Task requirements
Word for word, restate the lines of the data below between those holding "Businessman talking on" and "Une mère tient", inclusive; pictures do not belong in the copy.

Exercise input
--- START ---

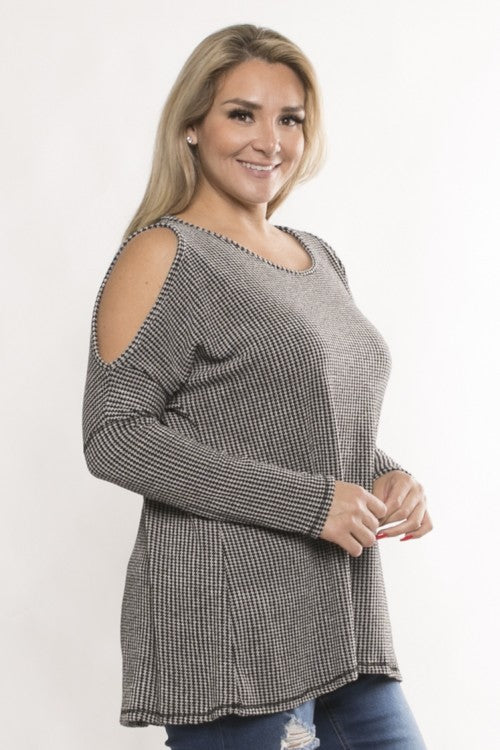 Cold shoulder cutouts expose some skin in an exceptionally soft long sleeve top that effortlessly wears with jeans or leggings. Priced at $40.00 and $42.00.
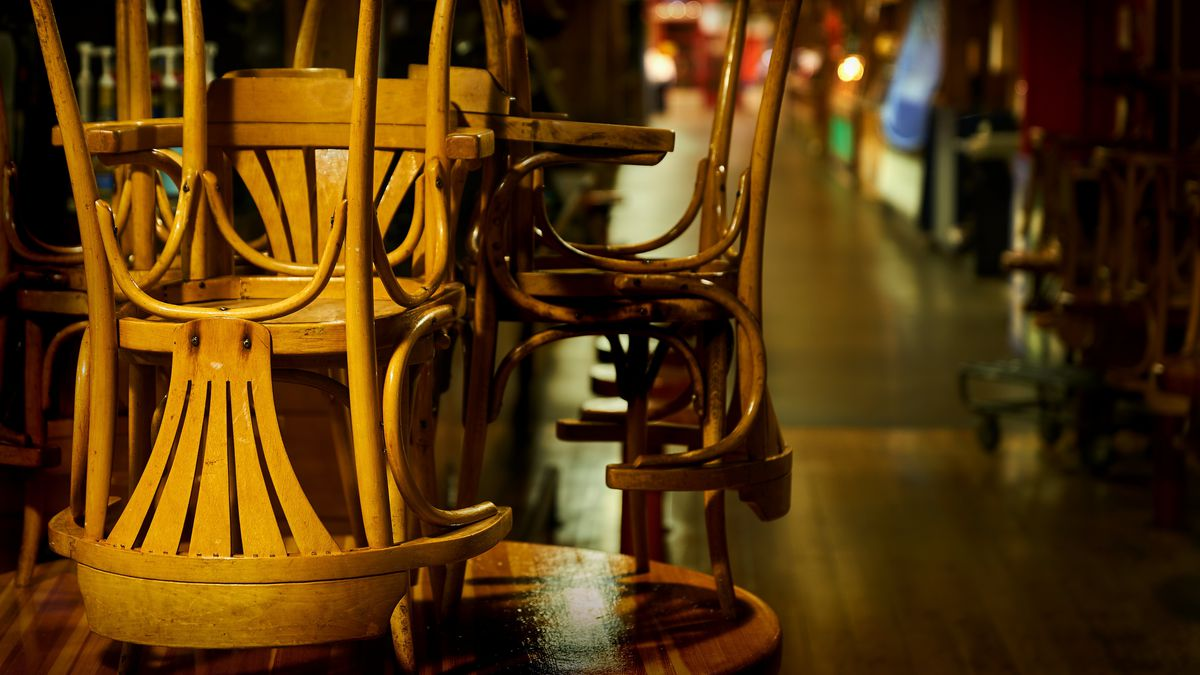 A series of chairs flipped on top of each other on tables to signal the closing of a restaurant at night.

--- END ---
--- START ---

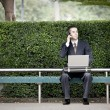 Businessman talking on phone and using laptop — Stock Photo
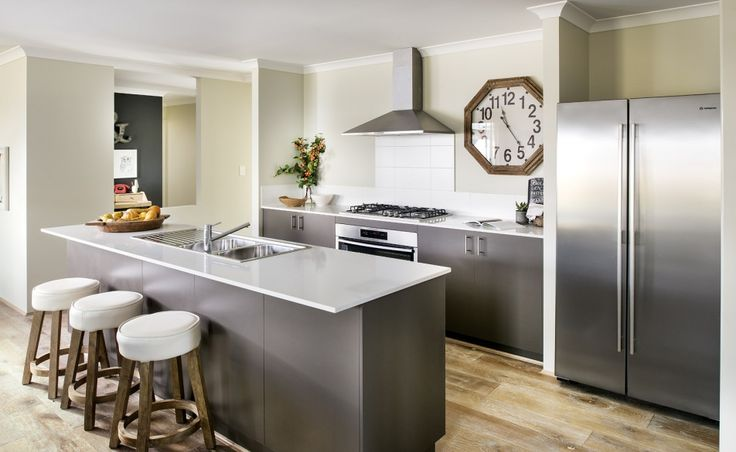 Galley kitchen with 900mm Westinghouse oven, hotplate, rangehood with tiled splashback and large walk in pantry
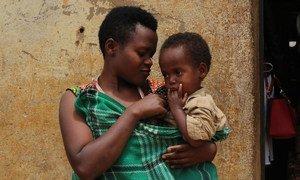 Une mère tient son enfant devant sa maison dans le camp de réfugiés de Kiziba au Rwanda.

--- END ---
--- START ---

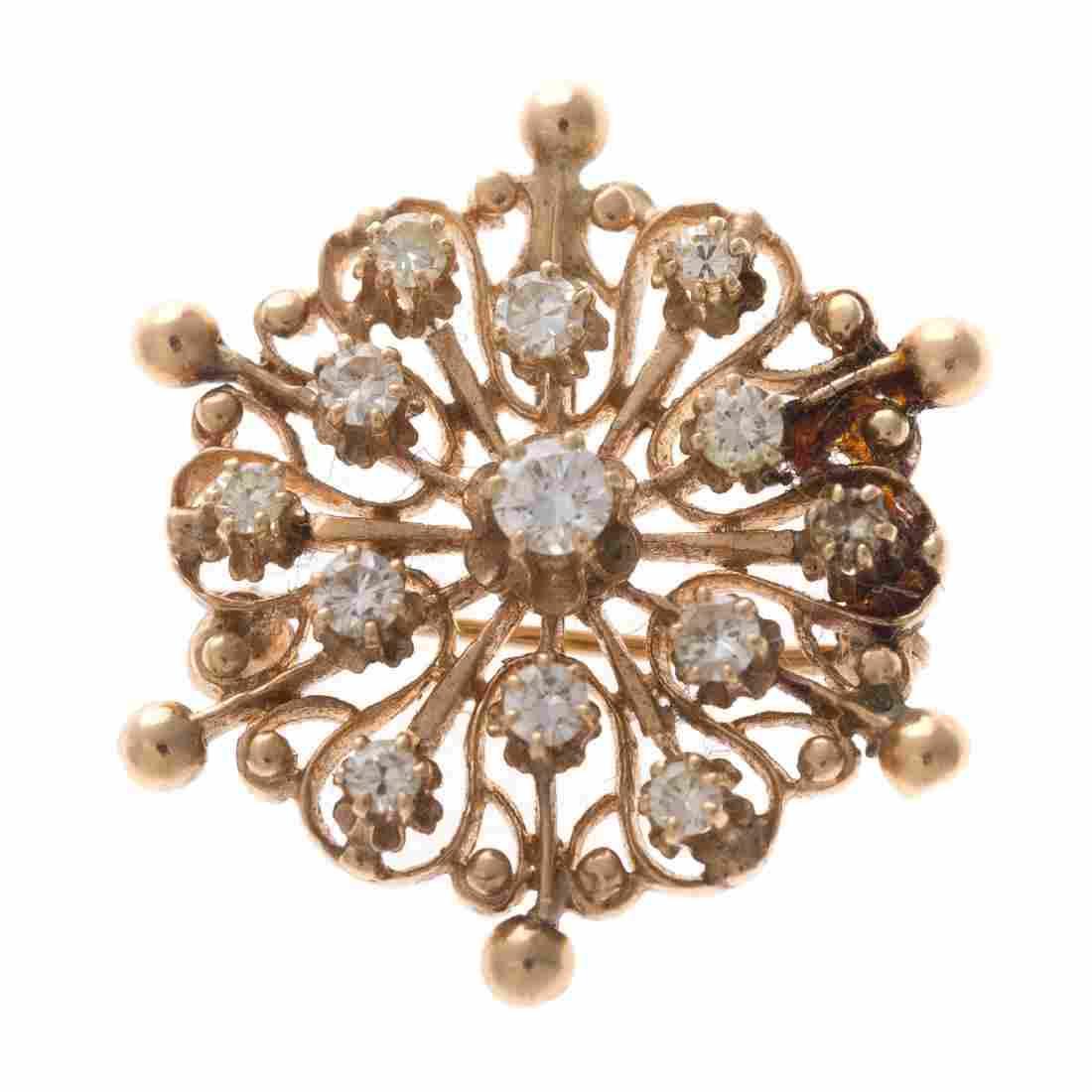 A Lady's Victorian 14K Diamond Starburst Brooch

--- END ---

Solution below
 Businessman talking on phone and using laptop — Stock Photo
 Galley kitchen with 900mm Westinghouse oven, hotplate, rangehood with tiled splashback and large walk in pantry
 Une mère tient son enfant devant sa maison dans le camp de réfugiés de Kiziba au Rwanda.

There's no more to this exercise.